> Excerpted passage:

(begin)

It’s a tech firm based in California.  Oh, you’ve heard of Google?!  Yup, me too.

Google is the World’s #1 search engine.  Their primary source of revenue comes from advertising based on page rankings.  The higher the page ranking, the more they charge for advertising.

In six short years, Google has zoomed past many of our country’s largest firms in terms of market capitalization.  As of June 1, 2010, Google’s market cap was over $155B!  For comparison, here is a partial list of our country’s business stalwarts and their June 1 market cap (according to Yahoo! Finance):

  • Coca-Cola                                    $118B
  • Home Depot                                   $56B
  • McDonald’s                                    $71B
  • Disney                                            $65B

A few are larger like P&G ($176B), GE ($174B), Microsoft ($227B) and Apple ($239B), but the vast majority resides in their rearview mirror, likely forever.  Better yet, Google’s expansion plans could put it on a path to surpass these leaders in very short time.  Not bad for six years of public trading.

I find them interesting because their technology is based on relevancy.  Google says so itself (http://www.google.com/librariancenter/articles/0512_01.html).

“Once we’ve built our index, we’re ready to rank documents and determine how relevant they are.  (Generally speaking) we need to do two things:

  1. Find the set of pages that contain the user’s query somewhere
  2. Rank the matching pages in order of relevance”

Seems simple enough.  Isolate and/or publish the content that matters, then be the leading provider of that content.

I believe good firms do not sell products or services; rather they sell solutions or (more accurately) Value Propositions.  The product itself is just the physical form of the solution.  To maximize future revenues, the target audience must believe that future solutions will be as valuable as those you currently provide.  This is of particular importance in the B2B space because purchase cycles are often long and critical to the mutual success of each party.

(end)

> Objective 1: According to the passage on Google, what was Google's market capitalization as of June 1, 2010?
> Objective 2: Convert every line of the records below into a JSON list of strings, one string per line, skipping blank lines. Leave the pictures out of the answer.
The records below have no connection to the passage on Google.

> Entries shown:
(begin)

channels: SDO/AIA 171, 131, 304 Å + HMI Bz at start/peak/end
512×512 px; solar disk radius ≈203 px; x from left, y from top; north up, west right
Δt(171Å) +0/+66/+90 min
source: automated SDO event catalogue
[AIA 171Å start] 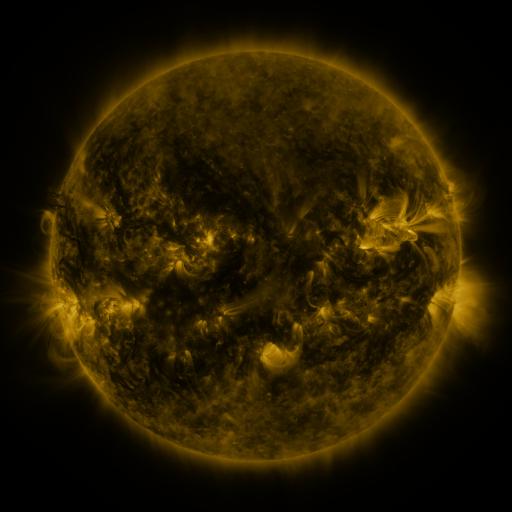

(end)

> Complete response 1: Over $155B.

> Complete response 2:
[
  "channels: SDO/AIA 171, 131, 304 Å + HMI Bz at start/peak/end",
  "512×512 px; solar disk radius ≈203 px; x from left, y from top; north up, west right",
  "Δt(171Å) +0/+66/+90 min",
  "source: automated SDO event catalogue",
  "[AIA 171Å start] "
]